RECORD SET -
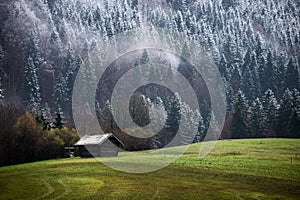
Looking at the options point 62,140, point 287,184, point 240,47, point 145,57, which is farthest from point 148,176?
point 240,47

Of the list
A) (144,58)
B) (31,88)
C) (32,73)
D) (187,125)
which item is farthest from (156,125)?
(144,58)

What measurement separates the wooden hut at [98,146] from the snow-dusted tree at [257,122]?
38.3 metres

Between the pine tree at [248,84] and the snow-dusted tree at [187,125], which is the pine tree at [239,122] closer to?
the snow-dusted tree at [187,125]

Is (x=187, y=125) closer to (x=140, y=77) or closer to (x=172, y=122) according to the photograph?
(x=172, y=122)

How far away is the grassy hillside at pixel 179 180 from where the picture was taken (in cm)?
3541

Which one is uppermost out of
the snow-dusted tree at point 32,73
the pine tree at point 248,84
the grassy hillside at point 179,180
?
the snow-dusted tree at point 32,73

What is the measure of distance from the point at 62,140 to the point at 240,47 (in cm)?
12338

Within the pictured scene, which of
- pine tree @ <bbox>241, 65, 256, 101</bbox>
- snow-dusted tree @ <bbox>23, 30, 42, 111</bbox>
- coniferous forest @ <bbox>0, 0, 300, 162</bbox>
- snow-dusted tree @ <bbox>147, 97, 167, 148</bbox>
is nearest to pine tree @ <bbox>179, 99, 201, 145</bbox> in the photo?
coniferous forest @ <bbox>0, 0, 300, 162</bbox>

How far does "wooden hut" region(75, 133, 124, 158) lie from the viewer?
211 feet

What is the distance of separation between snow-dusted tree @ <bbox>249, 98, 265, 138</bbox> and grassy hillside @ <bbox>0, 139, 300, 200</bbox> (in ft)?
109

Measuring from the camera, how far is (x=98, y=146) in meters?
64.3

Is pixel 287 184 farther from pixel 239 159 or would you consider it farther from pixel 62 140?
pixel 62 140

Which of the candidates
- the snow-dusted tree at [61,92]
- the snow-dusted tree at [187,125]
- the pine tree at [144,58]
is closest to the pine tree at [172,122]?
the snow-dusted tree at [187,125]

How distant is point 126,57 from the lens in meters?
170
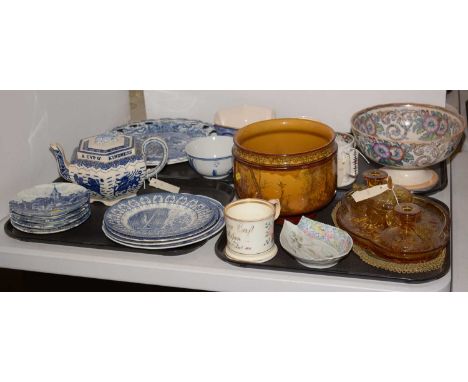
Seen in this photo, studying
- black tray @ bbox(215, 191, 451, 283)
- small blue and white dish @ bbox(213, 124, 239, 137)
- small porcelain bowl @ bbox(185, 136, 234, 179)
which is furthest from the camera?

INSTRUCTION -
Copy out all of the items above word for word, and leave the pictures out.

REPLY TO THE EXERCISE -
Looking at the options point 62,140, point 287,184, point 240,47, point 145,57, which is farthest from point 148,176?
point 240,47

Of the list
A) (144,58)
B) (31,88)
C) (32,73)
D) (187,125)
which item is farthest from (156,125)?
(144,58)

What measurement separates the wooden hut at [98,146] from the snow-dusted tree at [257,122]?
38.3 metres

Between the pine tree at [248,84] and the snow-dusted tree at [187,125], which is the pine tree at [239,122] closer to?
the snow-dusted tree at [187,125]

Is (x=187, y=125) closer to (x=140, y=77) or closer to (x=172, y=122) according to the photograph?
(x=172, y=122)

How far away is the grassy hillside at pixel 179 180 from where the picture was taken (in cm)?
3541

Which one is uppermost out of
the snow-dusted tree at point 32,73
the pine tree at point 248,84
the grassy hillside at point 179,180
?
the snow-dusted tree at point 32,73

What is the measure of distance from the point at 62,140 to the point at 240,47 (in cm)?
12338

Within the pictured scene, which of
- pine tree @ <bbox>241, 65, 256, 101</bbox>
- snow-dusted tree @ <bbox>23, 30, 42, 111</bbox>
- coniferous forest @ <bbox>0, 0, 300, 162</bbox>
- snow-dusted tree @ <bbox>147, 97, 167, 148</bbox>
is nearest to pine tree @ <bbox>179, 99, 201, 145</bbox> in the photo?
coniferous forest @ <bbox>0, 0, 300, 162</bbox>

How far does "wooden hut" region(75, 133, 124, 158) lie from the viewer?
211 feet

What is the distance of separation between snow-dusted tree @ <bbox>249, 98, 265, 138</bbox> and grassy hillside @ <bbox>0, 139, 300, 200</bbox> (in ft)?
109

Measuring from the camera, how far is (x=98, y=146) in meters?
64.3

Is pixel 287 184 farther from pixel 239 159 or would you consider it farther from pixel 62 140?
pixel 62 140

Which of the candidates
- the snow-dusted tree at [61,92]
- the snow-dusted tree at [187,125]
- the pine tree at [144,58]
is closest to the pine tree at [172,122]?
the snow-dusted tree at [187,125]

How distant is point 126,57 from the lens in meters?
170
Seen in this photo, studying
- black tray @ bbox(215, 191, 451, 283)
- small blue and white dish @ bbox(213, 124, 239, 137)
- small porcelain bowl @ bbox(185, 136, 234, 179)
which is furthest from the camera?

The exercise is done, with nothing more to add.